Ricerca Marina: Droni per studiare il soffio delle Balene

Nelle acque dell’Arcipelago Norvegese, dove la notte polare avvolge la natura in un abbraccio gelido che dura mesi interi, si muovono le balene, giganti e gentili creature la cui vita subacquea rappresenta una vera sfida per i ricercatori. Da qualche tempo, però, l’avvento dei droni sulla scena (anche) della ricerca scientifica ha permesso agli scienziati di svolgere i loro studi in modo più agevole ed efficiente, dando un forte impulso alla ricerca in ambito naturalistico.

Servendosi di modelli di drone facilmente reperibili sul mercato e a un costo contenuto, nonché equipaggiandoli con materiali comuni come galleggianti in schiuma colorata e capsule di Petri, i ricercatori hanno nel corso degli ultimi anni messo a punto una metodologia innovativa per rilevare dati di importanza cruciale sul conto delle balene. Si tratta di raccogliere ed analizzare quello che in gergo viene chiamato moccio di balena, ossia l’amalgama viscoso, composto da secrezioni respiratorie, che si trova all’interno del soffio di questi grandi cetacei. Non si tratta quindi di droni subacquei, ai quali verrebbe da pensare immaginando un lavoro avente a che fare con degli animali che vivono per la maggior parte del tempo sotto il pelo dell’acqua, bensì di comuni quadricotteri volanti.

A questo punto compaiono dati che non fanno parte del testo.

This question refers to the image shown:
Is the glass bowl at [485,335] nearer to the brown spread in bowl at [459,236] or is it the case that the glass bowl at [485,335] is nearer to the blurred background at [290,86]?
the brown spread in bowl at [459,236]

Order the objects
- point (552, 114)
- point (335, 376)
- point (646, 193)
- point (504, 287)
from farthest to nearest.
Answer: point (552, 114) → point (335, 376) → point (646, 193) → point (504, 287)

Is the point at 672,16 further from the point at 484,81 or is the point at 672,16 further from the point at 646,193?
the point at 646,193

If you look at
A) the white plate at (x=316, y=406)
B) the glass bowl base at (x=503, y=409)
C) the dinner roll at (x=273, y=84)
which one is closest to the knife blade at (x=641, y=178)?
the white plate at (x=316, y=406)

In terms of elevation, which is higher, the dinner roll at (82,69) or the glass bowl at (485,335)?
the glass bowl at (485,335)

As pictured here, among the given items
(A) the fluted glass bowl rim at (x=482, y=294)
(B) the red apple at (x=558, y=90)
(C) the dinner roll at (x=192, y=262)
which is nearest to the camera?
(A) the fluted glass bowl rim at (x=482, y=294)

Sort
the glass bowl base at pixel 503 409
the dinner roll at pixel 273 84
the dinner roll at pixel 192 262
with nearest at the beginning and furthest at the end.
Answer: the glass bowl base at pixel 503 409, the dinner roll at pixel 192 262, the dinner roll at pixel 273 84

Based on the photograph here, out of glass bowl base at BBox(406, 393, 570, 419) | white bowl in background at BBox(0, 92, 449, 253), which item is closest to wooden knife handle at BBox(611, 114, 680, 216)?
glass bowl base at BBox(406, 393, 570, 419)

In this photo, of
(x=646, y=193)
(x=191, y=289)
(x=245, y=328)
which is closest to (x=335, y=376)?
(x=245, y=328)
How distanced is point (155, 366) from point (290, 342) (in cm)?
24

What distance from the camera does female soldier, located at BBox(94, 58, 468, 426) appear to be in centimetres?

La dottoressa Helena Costa e i suoi colleghi dell’Università Nord sono i pionieri di questa rivoluzione, con la quale i biologi marini possono riuscire a studiare le malattie infettive che minacciano le balenottere e altri cetacei migratori, come l’influenza e il morbillivirus. Il sistema di prelievo dei campioni offerto dai droni è meno invasivo rispetto ai metodi tradizionali e rappresenta un risparmio notevole per le ricerche.

Non solo, perché i droni permettono di lavorare anche in condizioni climatiche più ostili, che a quelle latitudini non sono certo eventi rarissimi. Ad esempio, come riporta il sito Earthisland.com, durante una missione svolta dal team della dottoressa Costa nel novembre 2021 nelle acque norvegesi, i ricercatori sono riusciti a raccogliere dati preziosi da gruppi di balenottere megattere in 16 voli dei 34 effettuati in totale, e questo nonostante raffiche di vento fino a 31 km/h e temperature che hanno raggiunto i -19°C.

Non si tratta solo di tenere sotto controllo la salute delle balene, perché, ad esempio, conoscere l’impatto dell’influenza aviaria del 2022 sui cetacei e monitorare il microbioma respiratorio lungo la loro migrazione porta a una conoscenza più approfondita e utile per tutelare queste creature nel panorama del cambiamento climatico, che mette sempre più a rischio i delicati equilibri di tutti gli ecosistemi. Forte dell’innovazione tecnologica e della dedizione per il futuro del pianeta, l’equipe di Costa cerca di garantire la salvaguardia delle specie artiche, perché la loro perdita significherebbe un danno irreparabile per la ricchezza e la biodiversità globale.

La stessa Costa ha proseguito la sperimentazione dei droni per il monitoraggio della salute dei cetacei in altre aree dell’Oceano Atlantico come l’Islanda e Capo Verde. Il metodo si sta diffondendo, adottato da ricercatori che hanno partecipato allo studio pilota e lo stanno applicando a loro progetti in Irlanda e nelle Isole Pitcairn.